Editor Mike taps into his vast reservoir of airgun expertise and assumes the position
Q. I like shooting prone, but I’m not too sure of the exact position. What should I be doing with my legs?
A. Prone is the most stable position there is, especially if you’re able to support your rifle with a bipod or bag – but not all prone positions were created equal. The most common position, which I’ll loosely refer to as the British position, is to have one leg extended and one cocked. In the case of a right-handed shooter, that means their left leg will be the one stretched back, while their right thigh will be tucked up roughly at an angle of 90 degrees.
The British position is relatively stable, but the main benefit is the fact that it partially lifts the shooter’s chest off the ground, minimising the effect their breathing will have when taking a shot. An alternative position, favoured by the Germans, is to extend both legs with the toes facing outward. This is more stable than the British position, but keeps the shooter’s chest on the ground, which in turn means the rise and fall of their chest may influence their shot.
A third option, which I’ll call freestyle, is to find the position that you find most comfortable.

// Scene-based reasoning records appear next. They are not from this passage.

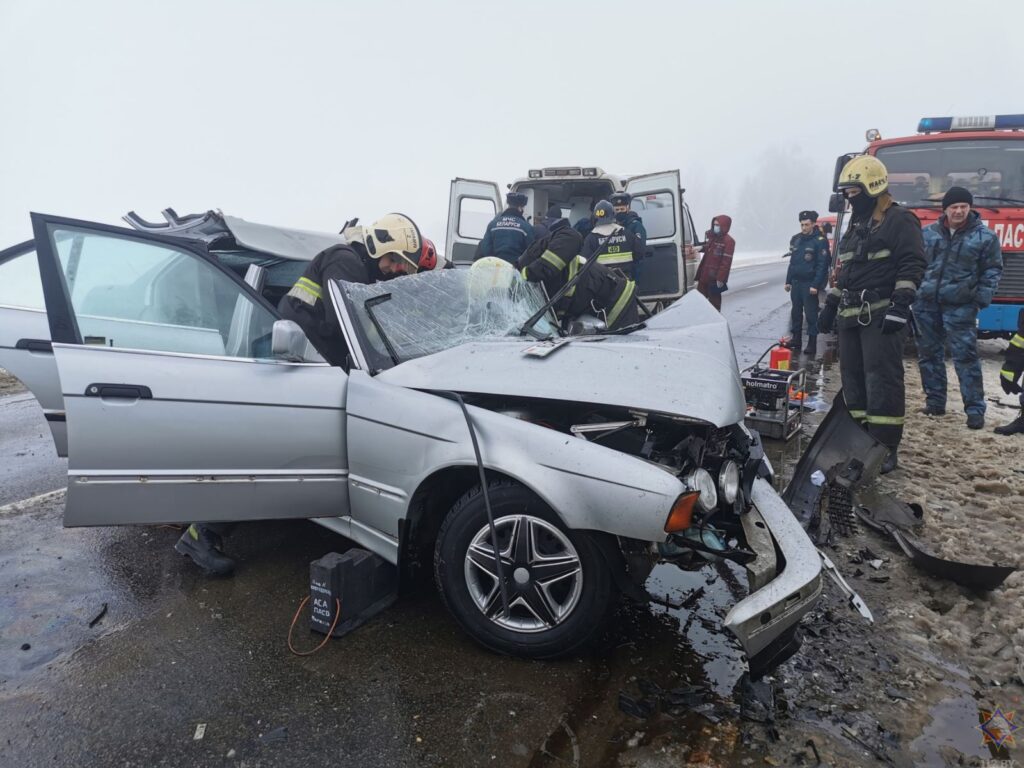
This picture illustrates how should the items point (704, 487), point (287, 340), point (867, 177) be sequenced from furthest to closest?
A: point (867, 177) < point (287, 340) < point (704, 487)

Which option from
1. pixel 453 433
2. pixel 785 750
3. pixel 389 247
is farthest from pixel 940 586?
pixel 389 247

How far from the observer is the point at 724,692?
8.04 feet

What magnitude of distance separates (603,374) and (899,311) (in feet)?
9.46

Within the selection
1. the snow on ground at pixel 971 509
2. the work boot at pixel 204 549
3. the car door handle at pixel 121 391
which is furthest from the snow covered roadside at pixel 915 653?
the car door handle at pixel 121 391

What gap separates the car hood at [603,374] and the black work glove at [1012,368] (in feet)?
12.2

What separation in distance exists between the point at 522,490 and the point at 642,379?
66 centimetres

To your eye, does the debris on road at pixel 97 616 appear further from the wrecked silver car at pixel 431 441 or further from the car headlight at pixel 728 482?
the car headlight at pixel 728 482

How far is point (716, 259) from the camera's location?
32.0 ft

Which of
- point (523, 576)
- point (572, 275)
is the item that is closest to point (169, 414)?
point (523, 576)

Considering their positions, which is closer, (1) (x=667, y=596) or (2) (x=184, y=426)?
(2) (x=184, y=426)

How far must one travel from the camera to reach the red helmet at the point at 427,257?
163 inches

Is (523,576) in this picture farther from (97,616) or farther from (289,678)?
(97,616)

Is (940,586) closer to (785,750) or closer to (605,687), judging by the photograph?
(785,750)

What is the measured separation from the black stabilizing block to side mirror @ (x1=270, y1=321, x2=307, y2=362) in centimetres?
90
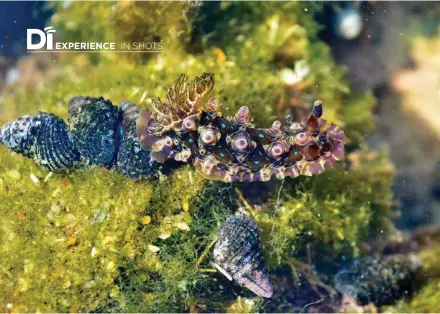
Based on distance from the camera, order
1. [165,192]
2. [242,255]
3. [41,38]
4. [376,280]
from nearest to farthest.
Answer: [242,255] < [165,192] < [376,280] < [41,38]

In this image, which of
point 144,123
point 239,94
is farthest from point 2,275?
point 239,94

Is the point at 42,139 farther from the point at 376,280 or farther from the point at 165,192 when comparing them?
the point at 376,280

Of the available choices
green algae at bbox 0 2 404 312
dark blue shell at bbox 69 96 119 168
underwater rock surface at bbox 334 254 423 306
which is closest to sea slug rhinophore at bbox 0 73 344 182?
dark blue shell at bbox 69 96 119 168

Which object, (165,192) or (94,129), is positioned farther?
(165,192)

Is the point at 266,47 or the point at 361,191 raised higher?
the point at 266,47

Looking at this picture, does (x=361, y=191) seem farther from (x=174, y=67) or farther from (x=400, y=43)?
(x=174, y=67)

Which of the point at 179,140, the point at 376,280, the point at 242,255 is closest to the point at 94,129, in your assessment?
the point at 179,140

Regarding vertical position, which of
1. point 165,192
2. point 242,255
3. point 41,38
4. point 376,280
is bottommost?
point 376,280

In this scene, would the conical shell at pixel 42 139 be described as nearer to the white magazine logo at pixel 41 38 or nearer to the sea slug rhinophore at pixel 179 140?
the sea slug rhinophore at pixel 179 140
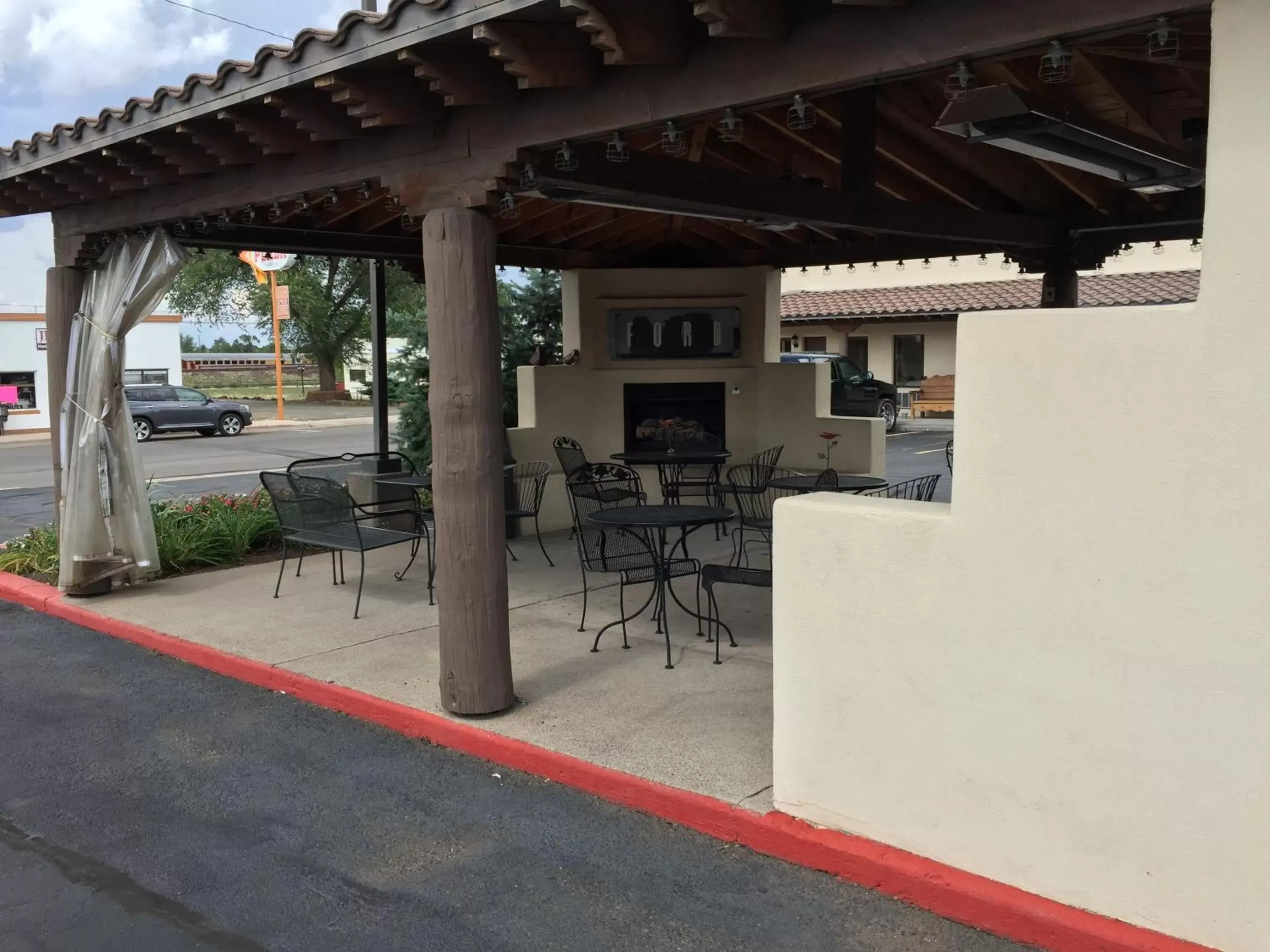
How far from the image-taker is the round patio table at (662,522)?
5.85 m

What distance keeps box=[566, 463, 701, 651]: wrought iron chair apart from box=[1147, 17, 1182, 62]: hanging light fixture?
3.45m

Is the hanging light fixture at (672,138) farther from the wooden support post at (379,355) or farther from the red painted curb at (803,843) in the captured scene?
the wooden support post at (379,355)

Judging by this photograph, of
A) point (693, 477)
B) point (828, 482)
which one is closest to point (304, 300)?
point (693, 477)

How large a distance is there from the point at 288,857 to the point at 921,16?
360 cm

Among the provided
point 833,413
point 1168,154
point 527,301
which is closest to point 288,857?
point 1168,154

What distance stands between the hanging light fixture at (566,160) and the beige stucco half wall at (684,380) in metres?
5.28

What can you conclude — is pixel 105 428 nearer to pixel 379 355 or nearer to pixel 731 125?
pixel 379 355

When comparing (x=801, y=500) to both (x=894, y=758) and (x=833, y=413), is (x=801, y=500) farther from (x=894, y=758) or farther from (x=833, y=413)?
(x=833, y=413)

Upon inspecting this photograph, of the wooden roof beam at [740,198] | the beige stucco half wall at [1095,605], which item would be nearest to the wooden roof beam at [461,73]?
the wooden roof beam at [740,198]

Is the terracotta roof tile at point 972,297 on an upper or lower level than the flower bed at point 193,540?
upper

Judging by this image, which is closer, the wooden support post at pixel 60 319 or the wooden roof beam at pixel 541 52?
the wooden roof beam at pixel 541 52

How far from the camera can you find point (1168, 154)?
17.1 ft

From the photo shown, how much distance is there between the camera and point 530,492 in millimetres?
9461

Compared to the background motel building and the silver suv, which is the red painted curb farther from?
the background motel building
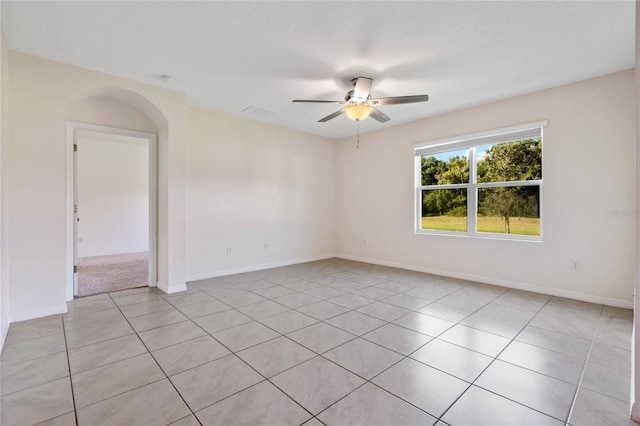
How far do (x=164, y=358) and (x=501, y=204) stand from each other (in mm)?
4559

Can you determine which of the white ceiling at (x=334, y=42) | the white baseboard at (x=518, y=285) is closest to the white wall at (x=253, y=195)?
the white ceiling at (x=334, y=42)

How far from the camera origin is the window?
13.1 ft

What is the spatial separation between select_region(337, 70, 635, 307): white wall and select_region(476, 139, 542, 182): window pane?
0.58 feet

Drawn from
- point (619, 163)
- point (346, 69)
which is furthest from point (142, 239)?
point (619, 163)

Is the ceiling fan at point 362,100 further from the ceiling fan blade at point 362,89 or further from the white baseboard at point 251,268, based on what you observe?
the white baseboard at point 251,268

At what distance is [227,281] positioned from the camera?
14.4 feet

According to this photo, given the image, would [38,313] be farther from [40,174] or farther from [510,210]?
[510,210]

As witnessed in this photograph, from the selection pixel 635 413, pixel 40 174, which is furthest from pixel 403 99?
pixel 40 174

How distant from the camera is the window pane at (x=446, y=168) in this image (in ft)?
15.4

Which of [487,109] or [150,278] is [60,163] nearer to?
[150,278]

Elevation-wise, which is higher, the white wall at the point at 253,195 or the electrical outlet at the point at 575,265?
the white wall at the point at 253,195

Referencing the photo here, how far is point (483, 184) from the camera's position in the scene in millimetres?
4422

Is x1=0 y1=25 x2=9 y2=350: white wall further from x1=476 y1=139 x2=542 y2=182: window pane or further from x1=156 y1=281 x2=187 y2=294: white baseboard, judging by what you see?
x1=476 y1=139 x2=542 y2=182: window pane

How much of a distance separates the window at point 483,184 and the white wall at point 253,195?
2127 millimetres
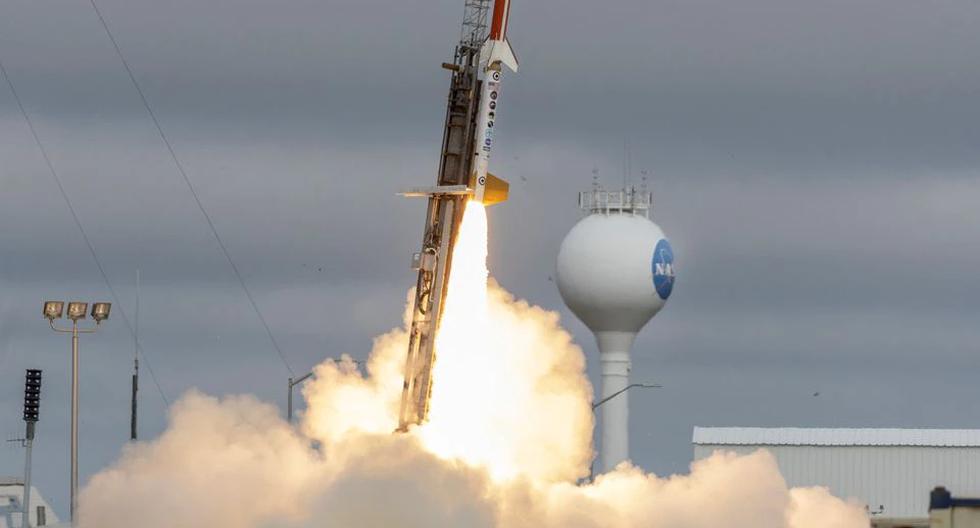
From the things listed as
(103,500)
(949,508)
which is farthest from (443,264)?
(949,508)

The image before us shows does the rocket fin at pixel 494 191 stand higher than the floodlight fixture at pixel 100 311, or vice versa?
the rocket fin at pixel 494 191

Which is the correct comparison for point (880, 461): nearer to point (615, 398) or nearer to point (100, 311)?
point (615, 398)

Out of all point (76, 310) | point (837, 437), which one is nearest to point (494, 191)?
point (76, 310)

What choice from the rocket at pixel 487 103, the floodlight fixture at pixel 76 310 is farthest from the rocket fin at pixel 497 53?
the floodlight fixture at pixel 76 310

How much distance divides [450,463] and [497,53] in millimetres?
10600

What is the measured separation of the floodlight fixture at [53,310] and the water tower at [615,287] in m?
19.0

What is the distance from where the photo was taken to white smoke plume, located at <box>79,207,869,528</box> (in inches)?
2514

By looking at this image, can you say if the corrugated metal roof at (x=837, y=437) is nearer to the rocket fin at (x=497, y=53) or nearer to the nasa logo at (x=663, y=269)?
the nasa logo at (x=663, y=269)

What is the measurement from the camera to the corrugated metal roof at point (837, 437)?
92938 millimetres

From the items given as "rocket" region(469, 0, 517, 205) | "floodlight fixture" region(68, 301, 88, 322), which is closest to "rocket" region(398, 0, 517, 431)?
"rocket" region(469, 0, 517, 205)

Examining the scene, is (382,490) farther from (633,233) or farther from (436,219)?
(633,233)

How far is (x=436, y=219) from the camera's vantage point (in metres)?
65.7

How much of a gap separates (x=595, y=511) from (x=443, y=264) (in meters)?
7.59

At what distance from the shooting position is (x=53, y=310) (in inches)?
3322
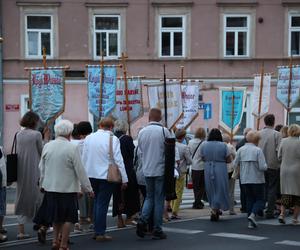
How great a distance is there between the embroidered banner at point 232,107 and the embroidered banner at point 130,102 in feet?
8.55

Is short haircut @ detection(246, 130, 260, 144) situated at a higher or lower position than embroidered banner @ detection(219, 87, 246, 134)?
lower

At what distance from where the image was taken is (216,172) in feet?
38.4

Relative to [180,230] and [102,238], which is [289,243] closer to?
[180,230]

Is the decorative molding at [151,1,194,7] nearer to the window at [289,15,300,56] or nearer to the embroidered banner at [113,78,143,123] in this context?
the window at [289,15,300,56]

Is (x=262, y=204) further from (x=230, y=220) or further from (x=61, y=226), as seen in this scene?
(x=61, y=226)

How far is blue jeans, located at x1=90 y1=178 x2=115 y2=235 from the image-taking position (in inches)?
375

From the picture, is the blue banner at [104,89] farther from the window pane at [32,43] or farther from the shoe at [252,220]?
the window pane at [32,43]

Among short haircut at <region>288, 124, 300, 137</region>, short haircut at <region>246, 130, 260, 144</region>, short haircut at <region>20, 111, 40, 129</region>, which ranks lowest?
short haircut at <region>246, 130, 260, 144</region>

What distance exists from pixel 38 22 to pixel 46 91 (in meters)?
12.3

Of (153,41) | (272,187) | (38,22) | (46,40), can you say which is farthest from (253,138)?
(38,22)

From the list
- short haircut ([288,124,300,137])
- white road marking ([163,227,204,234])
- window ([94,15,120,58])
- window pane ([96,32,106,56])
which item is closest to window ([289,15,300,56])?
window ([94,15,120,58])

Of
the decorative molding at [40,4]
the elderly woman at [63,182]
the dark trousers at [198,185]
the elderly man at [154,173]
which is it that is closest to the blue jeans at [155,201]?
the elderly man at [154,173]

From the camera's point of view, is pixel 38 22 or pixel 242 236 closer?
pixel 242 236

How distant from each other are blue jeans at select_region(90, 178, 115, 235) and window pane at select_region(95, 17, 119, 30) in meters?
17.4
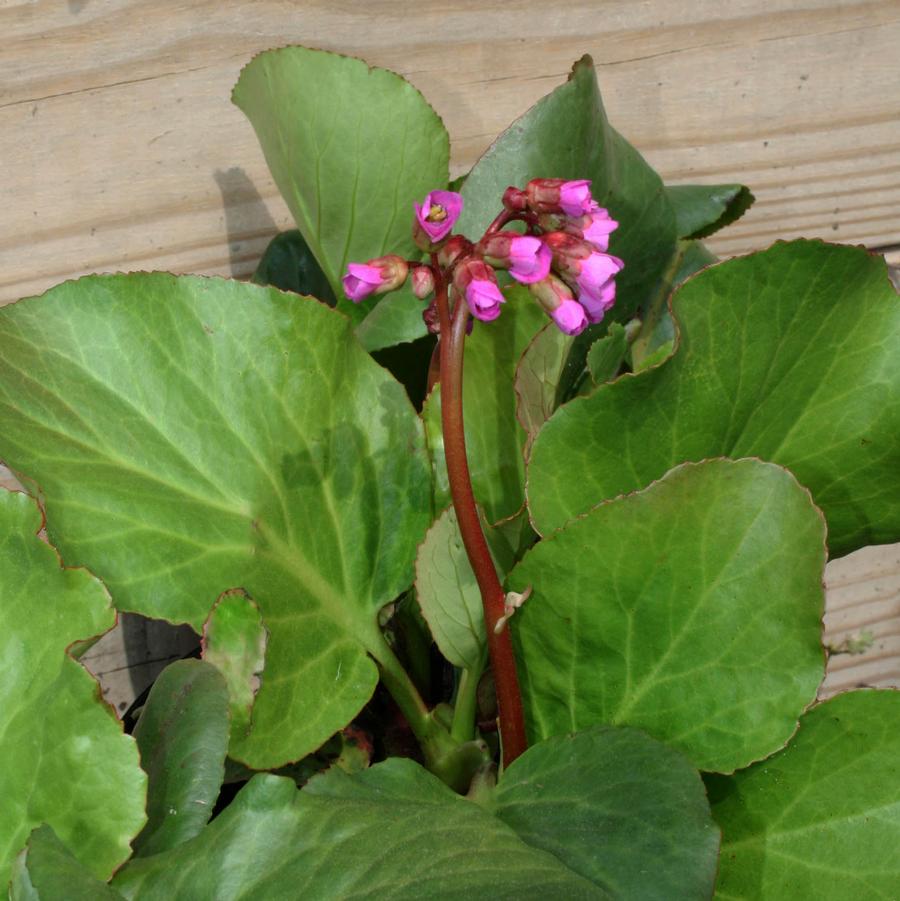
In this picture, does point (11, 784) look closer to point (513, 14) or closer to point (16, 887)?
point (16, 887)

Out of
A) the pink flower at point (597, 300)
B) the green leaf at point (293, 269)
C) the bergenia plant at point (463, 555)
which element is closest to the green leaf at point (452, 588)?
the bergenia plant at point (463, 555)

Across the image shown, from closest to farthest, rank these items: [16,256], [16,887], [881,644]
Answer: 1. [16,887]
2. [16,256]
3. [881,644]

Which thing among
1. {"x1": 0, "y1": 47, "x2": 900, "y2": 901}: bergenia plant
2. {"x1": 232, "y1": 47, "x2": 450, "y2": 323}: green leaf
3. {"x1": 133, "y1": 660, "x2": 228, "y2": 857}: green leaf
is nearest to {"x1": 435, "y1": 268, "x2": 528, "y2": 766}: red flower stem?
{"x1": 0, "y1": 47, "x2": 900, "y2": 901}: bergenia plant

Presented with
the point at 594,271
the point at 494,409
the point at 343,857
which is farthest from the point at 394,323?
the point at 343,857

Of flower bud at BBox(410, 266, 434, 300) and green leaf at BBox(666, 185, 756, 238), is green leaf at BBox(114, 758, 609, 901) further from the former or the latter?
green leaf at BBox(666, 185, 756, 238)

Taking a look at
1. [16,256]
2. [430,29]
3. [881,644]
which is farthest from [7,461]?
[881,644]

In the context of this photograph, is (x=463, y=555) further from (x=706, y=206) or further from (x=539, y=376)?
(x=706, y=206)
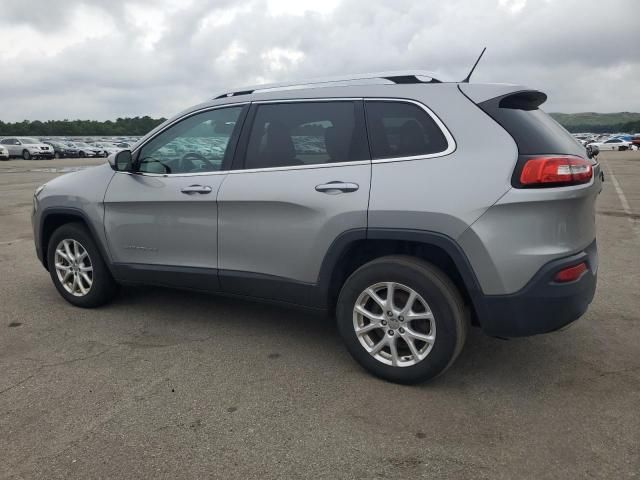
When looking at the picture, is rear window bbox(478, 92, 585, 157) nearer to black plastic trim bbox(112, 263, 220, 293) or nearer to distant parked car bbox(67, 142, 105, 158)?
black plastic trim bbox(112, 263, 220, 293)

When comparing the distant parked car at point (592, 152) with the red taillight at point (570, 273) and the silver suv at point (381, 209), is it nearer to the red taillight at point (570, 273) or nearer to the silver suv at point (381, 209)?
the silver suv at point (381, 209)

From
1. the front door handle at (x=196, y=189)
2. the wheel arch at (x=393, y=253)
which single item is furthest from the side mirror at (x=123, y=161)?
the wheel arch at (x=393, y=253)

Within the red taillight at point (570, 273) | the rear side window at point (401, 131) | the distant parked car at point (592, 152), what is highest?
A: the rear side window at point (401, 131)

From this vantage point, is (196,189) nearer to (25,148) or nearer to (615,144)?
(25,148)

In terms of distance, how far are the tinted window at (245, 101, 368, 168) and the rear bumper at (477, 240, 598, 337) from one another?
3.72 feet

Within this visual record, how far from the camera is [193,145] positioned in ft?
13.3

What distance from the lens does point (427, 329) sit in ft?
10.4

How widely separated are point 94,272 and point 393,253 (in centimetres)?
258

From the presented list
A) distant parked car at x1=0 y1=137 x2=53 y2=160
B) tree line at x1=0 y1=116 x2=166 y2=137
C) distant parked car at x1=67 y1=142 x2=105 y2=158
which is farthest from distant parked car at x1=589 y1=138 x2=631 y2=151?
tree line at x1=0 y1=116 x2=166 y2=137

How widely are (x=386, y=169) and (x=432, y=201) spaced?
13.7 inches

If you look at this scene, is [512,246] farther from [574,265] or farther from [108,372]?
[108,372]

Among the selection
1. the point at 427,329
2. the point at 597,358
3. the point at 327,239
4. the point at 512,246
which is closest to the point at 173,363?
the point at 327,239

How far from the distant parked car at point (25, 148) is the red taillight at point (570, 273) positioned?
128ft

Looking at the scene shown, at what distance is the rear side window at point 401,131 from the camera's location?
122 inches
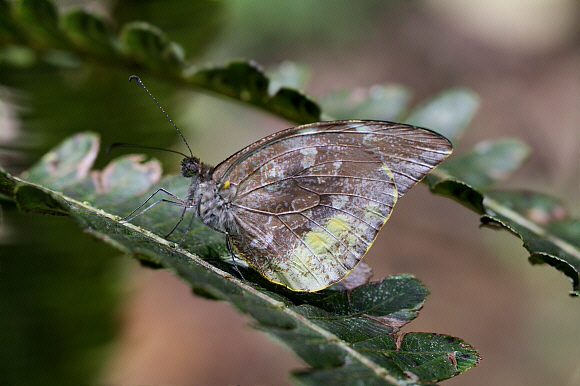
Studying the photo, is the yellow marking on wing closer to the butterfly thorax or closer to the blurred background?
the butterfly thorax

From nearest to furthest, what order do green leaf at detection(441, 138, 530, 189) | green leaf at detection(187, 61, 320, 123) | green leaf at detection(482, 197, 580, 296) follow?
green leaf at detection(482, 197, 580, 296) → green leaf at detection(187, 61, 320, 123) → green leaf at detection(441, 138, 530, 189)

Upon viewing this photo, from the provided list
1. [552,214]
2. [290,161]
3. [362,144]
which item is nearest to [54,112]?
[290,161]

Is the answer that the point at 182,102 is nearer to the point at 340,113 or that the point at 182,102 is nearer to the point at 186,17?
the point at 186,17

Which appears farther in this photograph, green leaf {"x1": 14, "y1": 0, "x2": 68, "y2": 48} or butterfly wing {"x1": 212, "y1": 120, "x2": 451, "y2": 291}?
green leaf {"x1": 14, "y1": 0, "x2": 68, "y2": 48}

While I know both of the above positions are more stable, I prefer to just cross one foot over the other behind me; but you can develop your own stance. I find the British position particularly uncomfortable to adopt and hold for any length of time. If you’re shooting on your club range, perhaps the British or German option is best, but if you’re lying up ambushing rabbits, comfort will be the most important factor in making a successful shot.